Categorizing text data planning - 2015-08-08

Tags: text analysis

While performing some github repository cleaning in May 2020, I found a collection of blogs from my first blog site which I didn't stick with. This article explores ML classification of text data.

Automatic coding, prototype planning

‘Thor’ (a collegue) really took to my presentation at ‘show and tell’ and before long he pulled me over to help him with a proposal.

Thor manages several customer satisfaction surveys for a large client. There is one particular question that is asked in all surveys which is liklihood to recommend. This is used as an NPS score. Further to this, respondents are asked why they rated the way they did.

Enter automatic coding of respondent feedback.

Thor pointed out that with over 120,000 verbatim comments currently, and an additional 5k per month (which are currently coded at random), there could be a lot more usefulness come out of the data.

The verbatim responses are complicated however, and there is not the opportunity to do a completely unsupervised approach, as the code frames have been decided.
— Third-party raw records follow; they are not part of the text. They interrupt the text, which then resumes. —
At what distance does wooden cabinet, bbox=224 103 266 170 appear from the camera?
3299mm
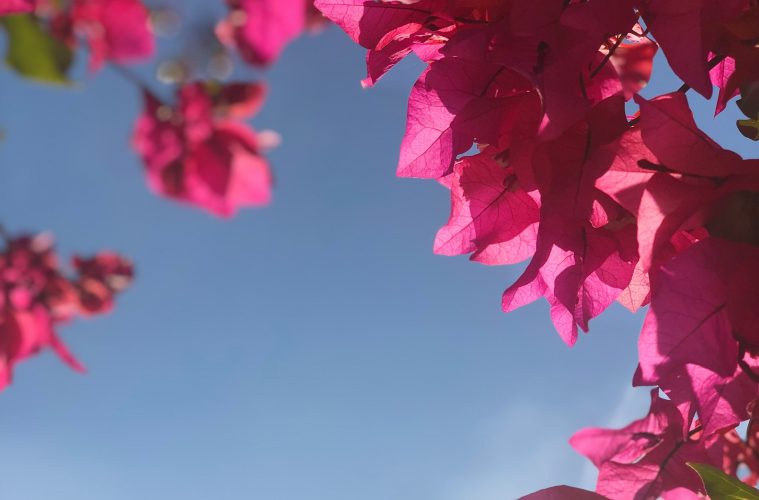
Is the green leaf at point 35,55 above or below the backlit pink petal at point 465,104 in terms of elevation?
above

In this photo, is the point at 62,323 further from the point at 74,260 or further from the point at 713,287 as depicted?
the point at 713,287

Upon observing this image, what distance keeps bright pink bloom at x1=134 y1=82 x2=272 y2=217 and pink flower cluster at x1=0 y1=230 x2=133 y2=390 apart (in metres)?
0.17

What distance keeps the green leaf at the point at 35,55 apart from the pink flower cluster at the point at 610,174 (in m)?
0.18

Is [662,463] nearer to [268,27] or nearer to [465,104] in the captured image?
[465,104]

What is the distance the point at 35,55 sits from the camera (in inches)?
14.1

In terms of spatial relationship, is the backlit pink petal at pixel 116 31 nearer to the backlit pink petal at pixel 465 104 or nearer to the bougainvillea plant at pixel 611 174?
the bougainvillea plant at pixel 611 174

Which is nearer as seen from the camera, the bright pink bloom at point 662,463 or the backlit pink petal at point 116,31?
the bright pink bloom at point 662,463

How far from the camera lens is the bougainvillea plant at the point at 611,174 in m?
0.20

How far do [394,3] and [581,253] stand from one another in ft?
0.40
The client and Thor have decided on 30 code frames, with a positive and negative spin; so 60 seperate code frames.

In the previous text analytics task, up to 5,000 responses were already coded, which were used to create a predictive model of a verbatim belonging to a class. In this instance there are less than 300 already coded.

Adding to the difficulties is the requirement for multiclass coding. Three difficult challenges.

So this project differs to the one i presented in the following ways;

  • Multiple class coding needed
  • Positive/Negative comments (Sentiment analysis)
  • Predefined code frames

There are many areas I need to learn about to better tackle the problem, but the method I have proposed is as follows;

Firstly I need to create a baseline case. In order to fit a number of segments into the preexisting groupings, I am proposing to create n=100 segments, and attempt to code into only 30 (non-sentimental) segments.

I will do this by reading 10 or so codes randomly to judge what the segment is about and code accordingly.

I believe the approach will really start to shine when two further improvements are made; first off, introducing multiple class coding, secondly, by creating some tools to aid the manual coding process.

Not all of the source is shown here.